A dying man stands before his disciples, his followers. But they do not prepare his body for death. It is the One who knows that death is coming, coming for him, who stands and prepares the bodies of the living, who washes the feet of those who have journeyed with him to this hour and who will continue to walk in the world that he loves, long after death has swallowed him.
And see how he loves at the end, with a gesture that anyone could perform.
It would take a long time to learn how to make water into wine. It would take a long time to learn how to restore the dying or enliven the paralyzed. It would take a long time to learn how to feed the multitudes or walk on the waters.
But those are not the things that Jesus leaves with his disciples on that night when the end is near. On that night, he leaves them with a gesture that anyone can do. Such a gesture, the washing of feet, is the final way he chooses to love.
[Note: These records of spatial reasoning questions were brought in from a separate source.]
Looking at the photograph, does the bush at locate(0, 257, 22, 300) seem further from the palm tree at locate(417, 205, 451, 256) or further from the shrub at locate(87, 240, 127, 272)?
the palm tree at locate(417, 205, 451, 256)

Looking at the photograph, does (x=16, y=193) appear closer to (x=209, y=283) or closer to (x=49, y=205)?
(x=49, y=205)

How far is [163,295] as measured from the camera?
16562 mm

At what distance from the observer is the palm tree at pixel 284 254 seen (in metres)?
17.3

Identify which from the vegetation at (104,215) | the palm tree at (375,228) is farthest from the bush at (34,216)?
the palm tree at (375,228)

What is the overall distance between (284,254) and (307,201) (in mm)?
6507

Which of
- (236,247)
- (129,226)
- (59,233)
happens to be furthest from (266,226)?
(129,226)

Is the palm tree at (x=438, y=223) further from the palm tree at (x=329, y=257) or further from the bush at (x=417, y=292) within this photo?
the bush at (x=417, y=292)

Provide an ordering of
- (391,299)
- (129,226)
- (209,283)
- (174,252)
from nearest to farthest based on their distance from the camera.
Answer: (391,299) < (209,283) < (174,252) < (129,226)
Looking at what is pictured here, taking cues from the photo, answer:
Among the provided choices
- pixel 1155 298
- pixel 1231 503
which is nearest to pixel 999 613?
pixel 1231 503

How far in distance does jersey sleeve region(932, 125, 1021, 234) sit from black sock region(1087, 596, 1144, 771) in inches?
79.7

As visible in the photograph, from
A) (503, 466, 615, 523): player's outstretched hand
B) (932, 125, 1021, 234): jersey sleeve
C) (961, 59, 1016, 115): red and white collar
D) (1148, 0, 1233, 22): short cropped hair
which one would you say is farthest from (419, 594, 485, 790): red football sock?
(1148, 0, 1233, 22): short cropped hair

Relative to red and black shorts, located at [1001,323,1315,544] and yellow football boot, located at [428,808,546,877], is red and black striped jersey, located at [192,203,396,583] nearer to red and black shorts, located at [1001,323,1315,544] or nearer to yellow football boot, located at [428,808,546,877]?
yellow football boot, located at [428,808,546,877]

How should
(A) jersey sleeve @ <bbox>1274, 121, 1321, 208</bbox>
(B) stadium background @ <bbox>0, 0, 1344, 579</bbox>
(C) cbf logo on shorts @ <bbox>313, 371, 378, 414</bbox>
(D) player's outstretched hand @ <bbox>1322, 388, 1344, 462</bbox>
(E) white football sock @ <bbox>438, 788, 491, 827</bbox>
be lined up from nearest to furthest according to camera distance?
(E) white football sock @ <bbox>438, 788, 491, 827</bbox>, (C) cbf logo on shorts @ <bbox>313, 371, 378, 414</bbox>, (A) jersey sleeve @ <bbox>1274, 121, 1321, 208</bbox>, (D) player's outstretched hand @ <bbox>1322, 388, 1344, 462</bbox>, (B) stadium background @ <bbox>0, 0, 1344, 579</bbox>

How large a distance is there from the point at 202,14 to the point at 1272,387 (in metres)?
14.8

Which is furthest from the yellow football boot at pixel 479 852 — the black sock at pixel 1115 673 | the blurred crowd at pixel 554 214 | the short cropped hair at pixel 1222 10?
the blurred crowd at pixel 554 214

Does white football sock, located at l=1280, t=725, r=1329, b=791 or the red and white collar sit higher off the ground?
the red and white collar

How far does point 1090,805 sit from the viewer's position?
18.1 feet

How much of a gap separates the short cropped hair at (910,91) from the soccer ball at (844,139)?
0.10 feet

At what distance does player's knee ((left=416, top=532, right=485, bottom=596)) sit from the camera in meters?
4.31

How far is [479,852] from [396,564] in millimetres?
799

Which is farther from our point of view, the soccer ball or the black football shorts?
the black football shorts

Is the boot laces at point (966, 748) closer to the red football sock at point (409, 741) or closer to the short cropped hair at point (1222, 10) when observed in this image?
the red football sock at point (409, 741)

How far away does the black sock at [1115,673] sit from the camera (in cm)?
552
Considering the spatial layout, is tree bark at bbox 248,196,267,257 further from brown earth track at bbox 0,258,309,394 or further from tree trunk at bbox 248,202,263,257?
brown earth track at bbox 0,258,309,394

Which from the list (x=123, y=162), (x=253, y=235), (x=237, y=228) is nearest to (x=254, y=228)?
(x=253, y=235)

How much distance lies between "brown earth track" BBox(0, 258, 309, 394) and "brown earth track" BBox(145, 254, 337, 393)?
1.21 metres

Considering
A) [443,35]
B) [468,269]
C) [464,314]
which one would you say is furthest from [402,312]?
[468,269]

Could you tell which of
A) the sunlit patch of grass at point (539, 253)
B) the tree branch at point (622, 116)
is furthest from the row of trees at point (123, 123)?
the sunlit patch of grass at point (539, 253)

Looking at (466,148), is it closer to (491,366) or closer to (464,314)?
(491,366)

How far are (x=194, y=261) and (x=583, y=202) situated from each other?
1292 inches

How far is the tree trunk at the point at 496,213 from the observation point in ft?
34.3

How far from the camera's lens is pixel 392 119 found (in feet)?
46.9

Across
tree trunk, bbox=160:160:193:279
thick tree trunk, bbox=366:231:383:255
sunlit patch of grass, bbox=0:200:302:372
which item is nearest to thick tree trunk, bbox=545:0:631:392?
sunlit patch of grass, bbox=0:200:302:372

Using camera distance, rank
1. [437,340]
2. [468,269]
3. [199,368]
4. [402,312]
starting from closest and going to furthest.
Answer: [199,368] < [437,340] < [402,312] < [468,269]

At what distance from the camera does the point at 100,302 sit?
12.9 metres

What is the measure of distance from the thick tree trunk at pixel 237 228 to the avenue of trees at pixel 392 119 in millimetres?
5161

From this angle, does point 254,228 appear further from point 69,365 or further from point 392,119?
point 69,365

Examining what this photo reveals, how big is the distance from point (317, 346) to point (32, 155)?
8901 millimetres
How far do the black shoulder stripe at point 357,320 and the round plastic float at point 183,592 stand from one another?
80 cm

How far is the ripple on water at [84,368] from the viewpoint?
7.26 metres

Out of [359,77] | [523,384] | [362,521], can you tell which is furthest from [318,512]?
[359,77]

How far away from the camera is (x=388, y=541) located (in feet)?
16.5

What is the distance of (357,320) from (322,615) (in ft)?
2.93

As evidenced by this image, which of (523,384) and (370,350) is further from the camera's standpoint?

Now, just as the cool wash cloth on the head of the dying will not hold back the end, so the washing of feet will not cause all the powers that be to give up their plans to take Jesus’ life.
Where are the miracles now? Where are the sharp words before the religious leaders? Death is drawing near you, Jesus, and you appear to be breaking down, to be confusing the work of the Teacher and the work of the Servant.
In washing feet, Jesus loves them by offering them a gesture available to all. He has come into the world, to draw all people to God and to God’s love. Such a love is not offered in some kind of exclusive form, available only to the miracle workers, to the wisest of theologians.
It would have been more effective if Jesus had left us with a loving gesture that could cause wars to cease, with a movement that could arrest cancer cells, with an action that would restore all the things that have broken since last you gathered here to wash feet a year ago.
But Jesus, in the hour when he realized the end was approaching, when death was just outside, did not turn away from the very brokenness before his own life. He did not construct a wall between himself and the cross. He did not blind the eyes of those who came for him.
Instead, he wondered how best to love to the end. When you stay with love to the end, you have to let other things go.
After some reflection, an acknowledgement that this hour was unlike any other hour he had known, he stood up and searched for water and a towel. And then he loved them, knowing such an action would not hold back death.
Such an action, however, both then and now, keeps love close, still preparing the living, the bodies in our midst, for this world and the world to come. Amen.